* PASSAGE PROVIDED
•••••

Multiple methods for human activity recognition have been developed, some of which have achieved a high accuracy of coarse-grained activity classification using a single sensor or multiple sensors and classifiers. However, these methods are not sufficiently precise for recognizing the differences in daily activities that include asymmetric and small movements of both hands.

Maurer [1] proposed a method employing 4 sensors (a dual-axis accelerometer, a light strength sensor, a temperature sensor, and a sound sensor) that were attached on the wrist of a user and used a C4.5 decision tree as a classifier. The method achieved a recognition accuracy of 93% in an experiment classifying 7 types of ambulation activities that have motions larger than those involved in daily deskwork.

Berchtold [2] used an acceleration sensor that was embedded in a smartphone placed in the pocket or held by a hand and a fuzzy logic-based classifier. The recognition accuracy was between 71% and 97% in an experiment classifying 15 types of activities. In addition, the recognition accuracy of the activities “sitting or standing in a moving bus” and “dancing” was in the range 71%–73%.

Riboni [3] collected acceleration data from both a smartphone and a device attached on a user’s waist. With a logistic multiclass classifier, the recognition accuracy in an experiment identifying 23 types of daily human activities, including “brushing teeth” and “writing on the blackboard,” was 93%. However, incorrect recognition occasionally occurred when 2 activities involved similar body movements. For example, the activity “writing on the blackboard,” the recognition accuracy of which was 76.8%, was easily recognized incorrectly as “standing still,” the recognition accuracy of which was 65.16%.

Kao [4] introduced a method based on a fuzzy basis function using a three-dimensional (3D) acceleration sensor that was attached on a user’s waist. In an experiment classifying 7 types of daily activities, this method achieved an overall recognition accuracy of 95%, even though some activities that contained similar activity patterns of the upper limbs were misclassified. For example, the activity “knocking,” a combination of hand and body movements, was misclassified as “running,” which has a clear body movement pattern.

•••••

* TASK PROMPT
Reproduce verbatim the portion of the passage on human activity recognition starting with "Kao [4] introduced" and going on through "body movement pattern.".

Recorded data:
•••••

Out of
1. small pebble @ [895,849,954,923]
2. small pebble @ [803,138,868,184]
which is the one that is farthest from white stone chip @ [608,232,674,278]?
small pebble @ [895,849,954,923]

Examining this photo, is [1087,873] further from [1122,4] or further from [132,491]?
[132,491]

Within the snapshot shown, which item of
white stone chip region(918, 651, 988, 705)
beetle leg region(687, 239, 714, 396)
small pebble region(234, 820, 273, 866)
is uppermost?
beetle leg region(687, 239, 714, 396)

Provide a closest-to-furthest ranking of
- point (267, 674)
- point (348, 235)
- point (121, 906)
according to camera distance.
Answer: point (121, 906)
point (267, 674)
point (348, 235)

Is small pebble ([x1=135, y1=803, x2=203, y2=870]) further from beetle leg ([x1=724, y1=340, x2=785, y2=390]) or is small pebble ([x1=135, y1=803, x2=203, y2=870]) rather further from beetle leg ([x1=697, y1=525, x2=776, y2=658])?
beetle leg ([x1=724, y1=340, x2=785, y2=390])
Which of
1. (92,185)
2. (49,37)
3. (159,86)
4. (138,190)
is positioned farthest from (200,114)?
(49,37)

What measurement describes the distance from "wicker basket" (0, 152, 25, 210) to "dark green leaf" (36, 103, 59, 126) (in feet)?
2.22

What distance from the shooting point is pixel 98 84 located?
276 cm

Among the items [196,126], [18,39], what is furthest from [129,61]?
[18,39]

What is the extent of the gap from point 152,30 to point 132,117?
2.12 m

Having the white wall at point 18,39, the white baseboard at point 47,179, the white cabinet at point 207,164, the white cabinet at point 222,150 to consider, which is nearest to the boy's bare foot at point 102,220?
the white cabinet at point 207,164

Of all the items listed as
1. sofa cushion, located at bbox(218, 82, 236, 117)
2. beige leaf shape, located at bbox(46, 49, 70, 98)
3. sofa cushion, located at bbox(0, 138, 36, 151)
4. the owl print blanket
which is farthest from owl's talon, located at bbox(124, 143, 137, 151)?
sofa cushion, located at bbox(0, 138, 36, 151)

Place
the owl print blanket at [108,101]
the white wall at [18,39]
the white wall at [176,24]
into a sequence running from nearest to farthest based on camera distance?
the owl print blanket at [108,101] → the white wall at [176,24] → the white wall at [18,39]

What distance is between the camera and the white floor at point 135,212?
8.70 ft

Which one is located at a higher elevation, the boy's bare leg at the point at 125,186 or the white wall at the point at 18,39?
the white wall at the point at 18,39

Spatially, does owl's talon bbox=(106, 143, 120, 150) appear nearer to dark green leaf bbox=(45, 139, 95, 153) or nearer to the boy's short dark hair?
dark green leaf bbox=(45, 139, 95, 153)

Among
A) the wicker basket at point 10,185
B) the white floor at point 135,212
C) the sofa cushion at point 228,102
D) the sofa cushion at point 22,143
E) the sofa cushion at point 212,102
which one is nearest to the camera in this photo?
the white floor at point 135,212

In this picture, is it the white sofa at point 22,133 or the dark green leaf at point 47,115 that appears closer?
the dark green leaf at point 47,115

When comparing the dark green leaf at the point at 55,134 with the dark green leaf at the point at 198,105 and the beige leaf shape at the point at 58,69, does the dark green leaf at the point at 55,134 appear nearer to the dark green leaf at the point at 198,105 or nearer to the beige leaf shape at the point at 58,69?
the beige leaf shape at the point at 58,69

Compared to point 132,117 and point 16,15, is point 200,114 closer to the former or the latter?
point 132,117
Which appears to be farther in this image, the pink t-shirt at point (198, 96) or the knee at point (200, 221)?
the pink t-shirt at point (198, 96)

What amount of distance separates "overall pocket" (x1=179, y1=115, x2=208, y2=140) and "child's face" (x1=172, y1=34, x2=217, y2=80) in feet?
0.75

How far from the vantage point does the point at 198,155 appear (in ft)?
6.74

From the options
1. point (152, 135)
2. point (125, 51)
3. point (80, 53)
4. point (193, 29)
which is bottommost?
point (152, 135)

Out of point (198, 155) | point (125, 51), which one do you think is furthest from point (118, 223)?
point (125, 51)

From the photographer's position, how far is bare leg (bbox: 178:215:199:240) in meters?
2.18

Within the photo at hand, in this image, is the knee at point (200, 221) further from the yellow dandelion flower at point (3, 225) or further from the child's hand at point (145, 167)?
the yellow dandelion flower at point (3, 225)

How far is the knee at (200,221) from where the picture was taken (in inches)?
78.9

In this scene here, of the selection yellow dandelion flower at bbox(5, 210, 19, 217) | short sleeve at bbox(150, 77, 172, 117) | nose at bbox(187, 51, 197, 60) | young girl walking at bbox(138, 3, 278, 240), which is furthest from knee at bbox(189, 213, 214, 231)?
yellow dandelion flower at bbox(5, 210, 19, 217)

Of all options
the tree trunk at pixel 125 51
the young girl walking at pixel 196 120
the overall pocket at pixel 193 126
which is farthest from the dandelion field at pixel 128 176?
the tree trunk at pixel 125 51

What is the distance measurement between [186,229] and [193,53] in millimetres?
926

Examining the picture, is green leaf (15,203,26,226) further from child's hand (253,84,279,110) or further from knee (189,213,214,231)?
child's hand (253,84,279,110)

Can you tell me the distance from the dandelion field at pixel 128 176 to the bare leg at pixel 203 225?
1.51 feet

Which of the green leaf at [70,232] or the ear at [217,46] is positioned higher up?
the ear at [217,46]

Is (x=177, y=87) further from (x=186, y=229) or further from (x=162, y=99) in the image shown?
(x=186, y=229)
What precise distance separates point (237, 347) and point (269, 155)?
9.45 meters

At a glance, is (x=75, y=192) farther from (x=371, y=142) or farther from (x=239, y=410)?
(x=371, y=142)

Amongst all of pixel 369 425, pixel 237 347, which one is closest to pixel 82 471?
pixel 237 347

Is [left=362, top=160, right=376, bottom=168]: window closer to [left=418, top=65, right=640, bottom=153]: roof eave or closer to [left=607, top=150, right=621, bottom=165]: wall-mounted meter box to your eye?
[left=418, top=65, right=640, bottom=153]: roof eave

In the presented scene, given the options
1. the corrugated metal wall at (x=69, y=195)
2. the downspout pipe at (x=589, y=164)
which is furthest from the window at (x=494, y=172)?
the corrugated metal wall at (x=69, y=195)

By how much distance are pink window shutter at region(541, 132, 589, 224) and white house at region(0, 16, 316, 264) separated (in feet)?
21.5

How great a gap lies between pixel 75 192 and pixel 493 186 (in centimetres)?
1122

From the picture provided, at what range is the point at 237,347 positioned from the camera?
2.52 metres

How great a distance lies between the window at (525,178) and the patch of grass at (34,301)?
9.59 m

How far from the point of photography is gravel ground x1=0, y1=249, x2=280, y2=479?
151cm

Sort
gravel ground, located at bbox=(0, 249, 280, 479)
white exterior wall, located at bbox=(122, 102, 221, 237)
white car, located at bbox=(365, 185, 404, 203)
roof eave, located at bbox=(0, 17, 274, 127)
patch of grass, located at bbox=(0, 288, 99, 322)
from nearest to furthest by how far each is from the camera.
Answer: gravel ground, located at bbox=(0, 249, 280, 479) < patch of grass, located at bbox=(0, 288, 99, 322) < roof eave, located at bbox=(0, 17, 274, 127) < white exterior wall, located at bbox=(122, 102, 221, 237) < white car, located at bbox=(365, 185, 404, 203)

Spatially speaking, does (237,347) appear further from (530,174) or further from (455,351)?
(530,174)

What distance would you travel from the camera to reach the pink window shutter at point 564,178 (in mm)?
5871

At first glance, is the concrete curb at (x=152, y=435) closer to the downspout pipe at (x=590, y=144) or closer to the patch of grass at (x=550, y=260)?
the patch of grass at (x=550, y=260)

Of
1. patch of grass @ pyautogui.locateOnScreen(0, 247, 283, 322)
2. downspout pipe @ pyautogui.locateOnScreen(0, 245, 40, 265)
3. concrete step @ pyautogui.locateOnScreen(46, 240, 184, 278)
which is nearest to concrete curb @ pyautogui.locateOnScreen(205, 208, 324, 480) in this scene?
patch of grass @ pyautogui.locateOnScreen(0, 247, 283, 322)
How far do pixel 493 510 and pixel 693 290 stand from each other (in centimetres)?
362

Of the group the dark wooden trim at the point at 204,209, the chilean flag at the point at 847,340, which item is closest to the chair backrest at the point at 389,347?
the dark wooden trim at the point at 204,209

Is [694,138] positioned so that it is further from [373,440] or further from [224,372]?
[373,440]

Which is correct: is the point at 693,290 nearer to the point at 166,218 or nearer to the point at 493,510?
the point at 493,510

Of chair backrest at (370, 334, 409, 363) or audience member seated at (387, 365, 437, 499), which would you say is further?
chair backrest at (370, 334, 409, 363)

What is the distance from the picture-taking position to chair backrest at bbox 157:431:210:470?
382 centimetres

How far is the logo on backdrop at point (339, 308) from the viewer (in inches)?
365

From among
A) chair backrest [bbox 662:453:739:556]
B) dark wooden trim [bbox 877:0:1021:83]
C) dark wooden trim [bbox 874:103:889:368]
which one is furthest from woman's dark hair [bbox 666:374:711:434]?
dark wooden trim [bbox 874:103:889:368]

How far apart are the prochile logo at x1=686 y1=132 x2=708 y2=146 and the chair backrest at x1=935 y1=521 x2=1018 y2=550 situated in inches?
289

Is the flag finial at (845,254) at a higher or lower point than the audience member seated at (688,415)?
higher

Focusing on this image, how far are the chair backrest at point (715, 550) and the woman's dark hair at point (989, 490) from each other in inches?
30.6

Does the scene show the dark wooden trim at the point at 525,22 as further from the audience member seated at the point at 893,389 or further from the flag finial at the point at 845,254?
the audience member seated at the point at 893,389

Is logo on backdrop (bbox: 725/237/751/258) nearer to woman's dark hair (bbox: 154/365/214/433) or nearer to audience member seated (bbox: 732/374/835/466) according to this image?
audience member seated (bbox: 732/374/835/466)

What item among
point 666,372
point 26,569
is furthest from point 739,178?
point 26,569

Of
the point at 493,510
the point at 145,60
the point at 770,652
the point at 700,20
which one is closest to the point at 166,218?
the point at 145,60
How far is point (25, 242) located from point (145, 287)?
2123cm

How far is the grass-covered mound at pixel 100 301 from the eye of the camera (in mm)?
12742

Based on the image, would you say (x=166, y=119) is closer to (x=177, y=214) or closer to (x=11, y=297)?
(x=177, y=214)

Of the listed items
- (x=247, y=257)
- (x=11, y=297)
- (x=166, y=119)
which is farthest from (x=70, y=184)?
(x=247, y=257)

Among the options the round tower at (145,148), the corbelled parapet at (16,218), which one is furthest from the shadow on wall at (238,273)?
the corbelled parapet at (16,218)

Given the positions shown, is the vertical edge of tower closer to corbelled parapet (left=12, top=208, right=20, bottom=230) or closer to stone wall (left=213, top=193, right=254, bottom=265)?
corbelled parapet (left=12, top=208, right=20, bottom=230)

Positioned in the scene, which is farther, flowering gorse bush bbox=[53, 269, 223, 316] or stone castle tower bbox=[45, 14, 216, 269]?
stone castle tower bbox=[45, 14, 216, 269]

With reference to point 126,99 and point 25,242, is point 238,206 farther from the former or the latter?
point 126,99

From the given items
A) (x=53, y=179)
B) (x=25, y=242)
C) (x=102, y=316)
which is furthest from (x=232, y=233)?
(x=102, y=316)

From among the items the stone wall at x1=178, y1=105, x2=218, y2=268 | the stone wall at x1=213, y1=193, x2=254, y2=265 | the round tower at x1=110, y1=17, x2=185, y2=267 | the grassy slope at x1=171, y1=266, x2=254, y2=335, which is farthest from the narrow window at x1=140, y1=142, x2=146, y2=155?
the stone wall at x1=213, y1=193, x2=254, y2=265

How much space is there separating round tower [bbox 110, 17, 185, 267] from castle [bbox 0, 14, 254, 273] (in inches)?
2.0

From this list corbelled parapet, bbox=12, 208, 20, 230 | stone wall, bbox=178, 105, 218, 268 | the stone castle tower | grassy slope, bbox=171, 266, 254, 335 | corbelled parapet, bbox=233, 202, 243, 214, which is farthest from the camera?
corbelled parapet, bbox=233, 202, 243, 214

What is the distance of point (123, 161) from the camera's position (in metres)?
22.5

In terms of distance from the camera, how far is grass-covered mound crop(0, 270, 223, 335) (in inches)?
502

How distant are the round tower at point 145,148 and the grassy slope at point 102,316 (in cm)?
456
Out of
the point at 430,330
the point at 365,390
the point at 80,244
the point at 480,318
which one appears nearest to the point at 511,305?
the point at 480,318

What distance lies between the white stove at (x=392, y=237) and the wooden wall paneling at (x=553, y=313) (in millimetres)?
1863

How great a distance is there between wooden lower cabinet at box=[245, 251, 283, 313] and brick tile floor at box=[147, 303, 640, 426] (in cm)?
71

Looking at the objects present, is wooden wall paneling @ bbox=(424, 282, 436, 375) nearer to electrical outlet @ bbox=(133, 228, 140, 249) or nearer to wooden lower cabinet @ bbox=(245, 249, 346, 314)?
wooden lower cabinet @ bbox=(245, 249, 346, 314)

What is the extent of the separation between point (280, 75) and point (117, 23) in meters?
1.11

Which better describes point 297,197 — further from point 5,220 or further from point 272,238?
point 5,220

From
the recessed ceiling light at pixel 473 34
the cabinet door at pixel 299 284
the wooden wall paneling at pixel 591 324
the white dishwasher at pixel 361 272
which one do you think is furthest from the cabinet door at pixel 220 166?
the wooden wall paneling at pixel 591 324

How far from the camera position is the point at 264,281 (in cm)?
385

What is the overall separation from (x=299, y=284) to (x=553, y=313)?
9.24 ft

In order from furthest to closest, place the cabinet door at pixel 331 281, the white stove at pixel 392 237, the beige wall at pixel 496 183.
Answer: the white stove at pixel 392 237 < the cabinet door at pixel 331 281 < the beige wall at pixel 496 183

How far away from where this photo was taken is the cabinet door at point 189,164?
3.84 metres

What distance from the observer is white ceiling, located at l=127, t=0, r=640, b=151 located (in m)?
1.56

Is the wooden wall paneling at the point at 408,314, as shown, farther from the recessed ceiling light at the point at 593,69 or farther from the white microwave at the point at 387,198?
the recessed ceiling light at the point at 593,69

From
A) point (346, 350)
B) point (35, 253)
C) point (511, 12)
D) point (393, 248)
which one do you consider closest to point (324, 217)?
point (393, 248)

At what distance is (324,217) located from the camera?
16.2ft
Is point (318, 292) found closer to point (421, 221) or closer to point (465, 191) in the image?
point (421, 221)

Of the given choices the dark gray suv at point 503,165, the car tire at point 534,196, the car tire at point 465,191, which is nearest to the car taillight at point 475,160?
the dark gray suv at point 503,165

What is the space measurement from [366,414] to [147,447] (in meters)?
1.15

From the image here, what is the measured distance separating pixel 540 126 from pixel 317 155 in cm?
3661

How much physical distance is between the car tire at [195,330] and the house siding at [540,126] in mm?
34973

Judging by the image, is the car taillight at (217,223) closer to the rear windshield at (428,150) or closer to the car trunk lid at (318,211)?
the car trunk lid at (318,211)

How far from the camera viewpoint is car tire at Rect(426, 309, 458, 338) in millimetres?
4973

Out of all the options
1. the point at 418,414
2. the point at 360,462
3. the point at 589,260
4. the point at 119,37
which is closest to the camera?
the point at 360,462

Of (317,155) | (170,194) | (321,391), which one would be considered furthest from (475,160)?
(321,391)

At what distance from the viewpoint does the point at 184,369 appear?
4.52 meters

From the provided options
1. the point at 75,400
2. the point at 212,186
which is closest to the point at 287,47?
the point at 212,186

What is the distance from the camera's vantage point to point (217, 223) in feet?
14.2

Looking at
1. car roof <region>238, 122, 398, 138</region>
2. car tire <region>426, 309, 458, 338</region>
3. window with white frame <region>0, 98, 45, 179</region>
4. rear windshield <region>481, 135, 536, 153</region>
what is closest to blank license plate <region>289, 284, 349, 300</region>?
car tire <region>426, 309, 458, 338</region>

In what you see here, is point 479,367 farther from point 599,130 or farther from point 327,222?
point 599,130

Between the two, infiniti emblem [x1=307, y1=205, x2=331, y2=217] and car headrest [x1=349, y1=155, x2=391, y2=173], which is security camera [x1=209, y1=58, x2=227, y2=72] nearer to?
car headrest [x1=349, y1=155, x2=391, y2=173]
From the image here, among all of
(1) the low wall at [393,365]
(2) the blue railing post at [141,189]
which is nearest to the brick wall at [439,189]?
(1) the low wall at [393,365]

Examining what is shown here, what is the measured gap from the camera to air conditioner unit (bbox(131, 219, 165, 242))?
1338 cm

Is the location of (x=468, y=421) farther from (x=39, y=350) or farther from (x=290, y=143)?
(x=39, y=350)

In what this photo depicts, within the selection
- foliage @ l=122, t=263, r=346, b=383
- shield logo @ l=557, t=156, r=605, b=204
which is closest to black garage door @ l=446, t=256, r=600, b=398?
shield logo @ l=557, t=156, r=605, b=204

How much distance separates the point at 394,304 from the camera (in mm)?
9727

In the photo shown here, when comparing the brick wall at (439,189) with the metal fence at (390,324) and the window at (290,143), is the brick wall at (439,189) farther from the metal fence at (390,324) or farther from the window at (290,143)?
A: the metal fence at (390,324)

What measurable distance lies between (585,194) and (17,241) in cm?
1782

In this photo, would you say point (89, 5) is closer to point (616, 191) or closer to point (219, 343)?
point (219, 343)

•••••

* ANSWER IN FULL
Kao [4] introduced a method based on a fuzzy basis function using a three-dimensional (3D) acceleration sensor that was attached on a user’s waist. In an experiment classifying 7 types of daily activities, this method achieved an overall recognition accuracy of 95%, even though some activities that contained similar activity patterns of the upper limbs were misclassified. For example, the activity “knocking,” a combination of hand and body movements, was misclassified as “running,” which has a clear body movement pattern.